**Request 1**
Retype the part of the JK Paper call transcript that begins at the words "22.20%-23%." and stops after "Got it. Yeah.".
++++++
I hope that even the 2023-2024, which is 26% EBITDA, which gives a decent return on investment, is still satisfaction for all of us. The year gone by is one, but the coming year is likely to be more tougher. I would say that the competition and also the dumping of paper from the Asian country will pose a challenge in time to come. With this, I again welcome all of you people. Thank you.

Operator

Should we begin the question and answer session, sir?

A.S. Mehta
President and Director, JK Paper

Yes, please.

Operator

Thank you very much. We will now begin the question and answer session. Anyone who wishes to ask a question, hit the star and one on their touchtone telephone. If you wish to remove yourself from the question queue, you may press star and two. Participants are requested to use handsets while asking a question. Ladies and gentlemen, we will wait for a moment while the questions are presented. We take our first question from the line of Rajesh Majumdar from B&K Securities. Please go ahead.

Rajesh Majumdar
Director of Research, B&K

Yeah. Good evening, sir. Am I audible?

Operator

I'm not very clear. Can you use your handset mode, please?

Rajesh Majumdar
Director of Research, B&K

Just one second.

Operator

Sure.

Rajesh Majumdar
Director of Research, B&K

Yeah, this is better?

Operator

Yes.

Rajesh Majumdar
Director of Research, B&K

Okay. So I have a few questions. First of all, thanks for organizing this call, after some time. So my first question was, do we have the EBITDA of Sirpur and the packaging company separately for the quarter and the year?

A.S. Mehta
President and Director, JK Paper

Okay, next question.

Rajesh Majumdar
Director of Research, B&K

Yeah, my next question was that we've seen that the price increase took place in April in most grades of paper. So does that counter the increase in the RM cost, especially wood cost, or will we still see some kind of, you know, gap in that? That was my second question.

A.S. Mehta
President and Director, JK Paper

Any other question from your side?

Rajesh Majumdar
Director of Research, B&K

Yeah. My last question is that we've seen some improvement in pulp prices and some consolidation in the global pulp paper industry with Suzano making a shift towards the International Paper. So outlook on pulp prices and whether the prices will come to that extent because of the international consolidation. Yeah, please.

A.S. Mehta
President and Director, JK Paper

All right.

... Thank you. See, as far as the Sirpur EBITDA is concerned, yeah. You're giving the?

Rajesh Majumdar
Director of Research, B&K

Okay. Yeah.

A.S. Mehta
President and Director, JK Paper

See, the Sirpur EBITDA. Hey, I would say that the Sirpur EBITDA is in the range of somewhere around 30%, but when you talk about the Q3 and Q4, it sharply dropped because of the price drop. And, so year as a whole, around 30%, and but that includes the incentive state incentive, accounted for on accrual basis, which we did not receive during this year. So if I exclude that incentive part, then the EBITDA would be close to 22%-23%. Isn't it?

Rajesh Majumdar
Director of Research, B&K

Okay. So-

A.S. Mehta
President and Director, JK Paper

Okay. Sorry.

Rajesh Majumdar
Director of Research, B&K

22.20%-23%.

A.S. Mehta
President and Director, JK Paper

Oh, 2023, 2024, I'm saying.

Rajesh Majumdar
Director of Research, B&K

Ah, 22%, 23%. Oh, okay. 23 % , 24 % . Okay, got it. Got it. Got it. Yeah.
++++++
**Request 2**
Gather every line from the rows below that contains the word "where".

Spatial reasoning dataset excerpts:
++++++
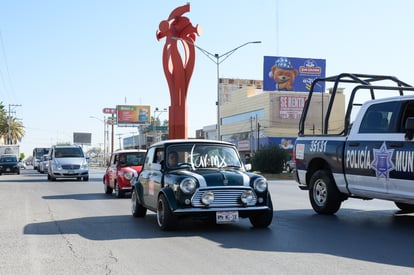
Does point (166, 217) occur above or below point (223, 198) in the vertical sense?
below

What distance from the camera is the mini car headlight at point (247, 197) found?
31.8ft

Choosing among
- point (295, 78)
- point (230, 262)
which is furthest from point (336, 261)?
point (295, 78)

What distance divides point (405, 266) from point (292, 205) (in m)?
8.41

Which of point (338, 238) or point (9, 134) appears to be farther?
point (9, 134)

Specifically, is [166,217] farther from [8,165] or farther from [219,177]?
[8,165]

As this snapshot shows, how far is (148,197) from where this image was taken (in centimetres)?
1109

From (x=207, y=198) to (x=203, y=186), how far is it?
21cm

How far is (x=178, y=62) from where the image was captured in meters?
34.9

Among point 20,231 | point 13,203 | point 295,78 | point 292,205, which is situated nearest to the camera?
point 20,231

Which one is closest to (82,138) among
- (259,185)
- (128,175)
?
(128,175)

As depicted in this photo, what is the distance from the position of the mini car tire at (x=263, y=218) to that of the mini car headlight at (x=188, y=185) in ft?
4.56

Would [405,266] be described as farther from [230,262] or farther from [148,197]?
[148,197]

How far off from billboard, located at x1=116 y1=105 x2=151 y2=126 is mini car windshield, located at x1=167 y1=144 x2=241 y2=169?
3445 inches

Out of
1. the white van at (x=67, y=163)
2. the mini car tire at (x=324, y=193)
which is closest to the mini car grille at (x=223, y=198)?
++++++
**Final answer 1**
22.20%-23%.

A.S. Mehta
President and Director, JK Paper

Oh, 2023, 2024, I'm saying.

Rajesh Majumdar
Director of Research, B&K

Ah, 22%, 23%. Oh, okay. 23 % , 24 % . Okay, got it. Got it. Got it. Yeah.

**Final answer 2**
As this snapshot shows, how far is (148,197) from where this image was taken (in centimetres)?
How far is (x=178, y=62) from where the image was captured in meters?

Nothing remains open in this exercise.